Orchestra POSTICUM Iuventutis Internationalis - Direttore - it
Pert Zejfart

È nato a Praga, dove ha conseguito il diploma in flauto moderno al Conservatorio e all'Accademia di Belle Arti. In seguito al suo trasferimento in Italia ha intrapreso lo studio del flauto dolce, specializzandosi nell’ambito della musica antica.

Al suo attivo ha collaborazioni con importanti gruppi di musica antica, quali Il Giardino Armonico, Europa Galante, Accademia Bizantina, Epoca Barocca e La Venexiana. Ha registrato per la Supraphon, Teldec, Virgin, Arts e CPO.

Oltre all'attività concertistica come flautista, dedica un ampio spazio alla formazione dei giovani musicisti nell'ambito solistico, cameristico e soprattutto orchestrale, organizzando corsi sulla prassi esecutiva della musica antica.

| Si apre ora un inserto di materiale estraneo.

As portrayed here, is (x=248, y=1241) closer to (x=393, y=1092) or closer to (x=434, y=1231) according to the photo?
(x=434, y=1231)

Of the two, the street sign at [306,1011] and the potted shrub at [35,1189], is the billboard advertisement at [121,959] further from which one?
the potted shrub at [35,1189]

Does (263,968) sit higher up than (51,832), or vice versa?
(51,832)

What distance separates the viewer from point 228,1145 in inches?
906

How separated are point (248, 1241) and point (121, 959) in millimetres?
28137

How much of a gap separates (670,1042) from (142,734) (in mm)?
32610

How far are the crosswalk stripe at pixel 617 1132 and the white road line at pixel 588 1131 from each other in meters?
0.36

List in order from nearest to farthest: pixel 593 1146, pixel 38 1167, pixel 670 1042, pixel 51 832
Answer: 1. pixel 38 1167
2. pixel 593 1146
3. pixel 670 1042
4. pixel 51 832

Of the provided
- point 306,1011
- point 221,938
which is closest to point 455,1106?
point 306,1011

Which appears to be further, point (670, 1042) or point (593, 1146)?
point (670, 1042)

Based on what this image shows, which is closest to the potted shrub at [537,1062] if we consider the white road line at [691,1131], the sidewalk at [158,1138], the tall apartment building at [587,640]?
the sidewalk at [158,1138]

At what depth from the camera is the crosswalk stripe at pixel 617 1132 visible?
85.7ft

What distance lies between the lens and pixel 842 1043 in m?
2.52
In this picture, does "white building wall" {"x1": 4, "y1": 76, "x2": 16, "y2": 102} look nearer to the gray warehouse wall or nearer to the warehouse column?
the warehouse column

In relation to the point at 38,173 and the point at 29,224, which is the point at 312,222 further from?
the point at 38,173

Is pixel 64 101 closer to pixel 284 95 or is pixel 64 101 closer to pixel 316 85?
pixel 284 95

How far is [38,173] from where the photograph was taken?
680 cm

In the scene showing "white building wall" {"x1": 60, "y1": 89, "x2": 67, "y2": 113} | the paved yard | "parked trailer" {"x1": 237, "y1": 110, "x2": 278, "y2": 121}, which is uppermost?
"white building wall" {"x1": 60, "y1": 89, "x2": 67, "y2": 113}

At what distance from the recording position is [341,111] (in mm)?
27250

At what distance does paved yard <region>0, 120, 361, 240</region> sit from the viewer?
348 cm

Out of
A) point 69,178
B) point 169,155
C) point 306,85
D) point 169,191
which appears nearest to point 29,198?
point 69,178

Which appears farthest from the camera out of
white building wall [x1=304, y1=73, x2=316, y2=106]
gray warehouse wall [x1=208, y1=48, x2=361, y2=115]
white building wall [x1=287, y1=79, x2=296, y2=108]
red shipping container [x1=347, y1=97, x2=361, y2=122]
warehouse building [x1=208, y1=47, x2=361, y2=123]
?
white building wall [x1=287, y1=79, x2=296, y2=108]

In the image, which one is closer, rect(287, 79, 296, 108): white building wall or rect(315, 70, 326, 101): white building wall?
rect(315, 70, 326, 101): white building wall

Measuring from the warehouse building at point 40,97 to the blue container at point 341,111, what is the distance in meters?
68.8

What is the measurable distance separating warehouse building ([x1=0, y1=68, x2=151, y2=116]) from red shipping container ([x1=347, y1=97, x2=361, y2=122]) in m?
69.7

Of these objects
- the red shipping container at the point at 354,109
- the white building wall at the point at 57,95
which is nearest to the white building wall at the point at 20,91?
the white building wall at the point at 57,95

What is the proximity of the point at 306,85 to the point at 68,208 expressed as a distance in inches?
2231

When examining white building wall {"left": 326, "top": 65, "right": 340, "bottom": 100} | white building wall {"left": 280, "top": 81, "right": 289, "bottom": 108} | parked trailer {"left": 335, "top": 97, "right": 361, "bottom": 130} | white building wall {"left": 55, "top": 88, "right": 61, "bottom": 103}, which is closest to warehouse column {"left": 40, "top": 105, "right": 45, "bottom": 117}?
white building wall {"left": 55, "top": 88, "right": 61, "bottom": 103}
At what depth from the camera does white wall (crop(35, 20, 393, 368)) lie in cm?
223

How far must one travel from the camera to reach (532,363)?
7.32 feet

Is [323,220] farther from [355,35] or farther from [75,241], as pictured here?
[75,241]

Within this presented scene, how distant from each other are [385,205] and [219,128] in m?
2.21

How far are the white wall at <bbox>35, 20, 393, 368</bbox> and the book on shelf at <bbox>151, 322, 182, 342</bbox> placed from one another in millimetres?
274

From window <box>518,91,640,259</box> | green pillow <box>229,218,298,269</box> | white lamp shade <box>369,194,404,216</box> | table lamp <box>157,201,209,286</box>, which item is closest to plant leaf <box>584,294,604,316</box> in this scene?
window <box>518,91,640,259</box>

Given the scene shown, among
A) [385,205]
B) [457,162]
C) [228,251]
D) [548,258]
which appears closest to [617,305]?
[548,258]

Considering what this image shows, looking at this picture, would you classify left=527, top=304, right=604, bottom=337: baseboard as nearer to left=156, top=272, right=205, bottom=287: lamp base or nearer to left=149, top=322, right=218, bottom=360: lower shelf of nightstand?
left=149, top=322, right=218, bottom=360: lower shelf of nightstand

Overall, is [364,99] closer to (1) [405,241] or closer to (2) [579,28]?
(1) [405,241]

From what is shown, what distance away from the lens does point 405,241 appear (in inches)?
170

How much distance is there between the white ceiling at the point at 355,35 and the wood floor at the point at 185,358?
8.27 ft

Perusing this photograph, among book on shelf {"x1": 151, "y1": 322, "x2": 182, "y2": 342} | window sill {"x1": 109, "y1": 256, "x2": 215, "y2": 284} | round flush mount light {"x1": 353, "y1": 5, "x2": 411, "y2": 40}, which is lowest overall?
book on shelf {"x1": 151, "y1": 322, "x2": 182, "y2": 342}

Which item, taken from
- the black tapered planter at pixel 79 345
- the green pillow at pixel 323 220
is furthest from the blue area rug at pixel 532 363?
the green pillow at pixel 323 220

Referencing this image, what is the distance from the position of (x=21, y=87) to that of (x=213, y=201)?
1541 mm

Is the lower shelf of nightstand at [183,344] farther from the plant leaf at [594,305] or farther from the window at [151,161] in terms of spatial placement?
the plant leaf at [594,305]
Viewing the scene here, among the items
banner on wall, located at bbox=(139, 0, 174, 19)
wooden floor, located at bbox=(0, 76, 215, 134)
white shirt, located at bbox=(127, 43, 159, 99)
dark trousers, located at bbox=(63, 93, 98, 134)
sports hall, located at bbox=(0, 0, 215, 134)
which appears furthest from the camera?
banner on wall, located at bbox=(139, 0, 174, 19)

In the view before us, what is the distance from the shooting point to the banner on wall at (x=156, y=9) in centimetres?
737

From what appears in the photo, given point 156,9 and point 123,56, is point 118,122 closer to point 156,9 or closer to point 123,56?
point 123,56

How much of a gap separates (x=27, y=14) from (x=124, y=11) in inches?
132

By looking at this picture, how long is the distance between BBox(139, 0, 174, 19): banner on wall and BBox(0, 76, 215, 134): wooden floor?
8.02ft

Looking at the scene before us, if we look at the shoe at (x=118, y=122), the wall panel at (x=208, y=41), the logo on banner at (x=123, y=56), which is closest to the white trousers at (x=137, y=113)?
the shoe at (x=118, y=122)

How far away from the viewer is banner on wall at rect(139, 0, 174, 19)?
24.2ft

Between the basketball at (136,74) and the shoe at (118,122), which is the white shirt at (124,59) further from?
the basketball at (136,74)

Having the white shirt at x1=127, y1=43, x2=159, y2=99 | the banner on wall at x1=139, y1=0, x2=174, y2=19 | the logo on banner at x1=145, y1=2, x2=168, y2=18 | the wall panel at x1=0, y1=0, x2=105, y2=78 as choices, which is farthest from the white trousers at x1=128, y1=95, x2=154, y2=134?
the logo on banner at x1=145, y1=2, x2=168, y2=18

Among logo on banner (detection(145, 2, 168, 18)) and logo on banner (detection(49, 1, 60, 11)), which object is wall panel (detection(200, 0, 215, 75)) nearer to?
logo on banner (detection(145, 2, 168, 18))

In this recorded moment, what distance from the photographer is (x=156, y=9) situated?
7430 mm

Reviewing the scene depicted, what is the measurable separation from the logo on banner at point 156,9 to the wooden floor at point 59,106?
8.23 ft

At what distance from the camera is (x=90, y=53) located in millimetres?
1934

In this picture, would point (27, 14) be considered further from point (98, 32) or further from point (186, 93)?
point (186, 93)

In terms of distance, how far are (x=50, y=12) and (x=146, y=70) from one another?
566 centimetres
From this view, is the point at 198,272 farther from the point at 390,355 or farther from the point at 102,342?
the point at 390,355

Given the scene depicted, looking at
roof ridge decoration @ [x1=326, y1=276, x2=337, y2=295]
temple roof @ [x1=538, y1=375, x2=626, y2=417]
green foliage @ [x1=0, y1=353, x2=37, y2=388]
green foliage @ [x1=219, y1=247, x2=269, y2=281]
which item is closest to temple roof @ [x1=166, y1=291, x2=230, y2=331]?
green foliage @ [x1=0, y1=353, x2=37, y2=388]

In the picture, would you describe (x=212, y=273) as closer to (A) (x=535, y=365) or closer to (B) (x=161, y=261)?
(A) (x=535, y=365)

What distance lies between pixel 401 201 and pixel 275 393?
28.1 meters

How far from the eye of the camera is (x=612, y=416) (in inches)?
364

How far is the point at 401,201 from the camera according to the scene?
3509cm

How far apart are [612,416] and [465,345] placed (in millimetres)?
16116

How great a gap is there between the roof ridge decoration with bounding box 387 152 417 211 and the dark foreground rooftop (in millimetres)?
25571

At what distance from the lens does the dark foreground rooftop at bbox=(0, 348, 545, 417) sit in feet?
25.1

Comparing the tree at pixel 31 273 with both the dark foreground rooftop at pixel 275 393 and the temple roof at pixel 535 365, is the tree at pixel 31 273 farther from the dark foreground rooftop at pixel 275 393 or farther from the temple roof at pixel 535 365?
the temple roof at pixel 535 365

È docente di Musica d'insieme per strumenti a fiato presso il Conservatorio "A. Boito" di Parma.
Nel 2006 ha diretto il Requiem K.626 di W.A. Mozart, riunendo a Parma per sua iniziativa giovani musicisti e cantanti provenienti da quattro paesi europei.

Nel 2009 ha fondato, insieme ad alcuni collaboratori ungheresi l’orchestra giovanile “Orchestra POSTICUM Iuventutis Internationalis” con sede nella città di Oradea (RO) con la quale si incontra regolarmente per lo studio e i viaggi concertistici all’estero.

Nel maggio 2010, nella prestigiosa Sala Haydn del Castello Esterhàzy di Eisenstadt (A), ha diretto la “The Haydn Progressive Orchestra” composta da studenti, solisti e coro provenienti da varie Accademie europee per la prima esecuzione austriaca dell'Oratorio “Der Durchzug durchs Rote Meer” di J.N.Hummel.

Appassionato degli aspetti organologici della musica ha realizzato, in collaborazione con O. Lusetti e M. Barchi, alcuni importanti strumenti a tastiera, tra i quali un organo positivo, copia di J.G. Naser (Fraustadt 1734) e un clavicembalo tedesco a due tastiere, copia di Ch. Zell (Hamburg 1728), entrambi utilizzati nei concerti e nelle registrazioni dai più noti gruppi di musica antica. Il cembalo di Zell è stato suonato nel concerto inaugurale del ciclo “Musica e Poesia a San Maurizio” a Milano nel 2006 da Gustav Leonhardt.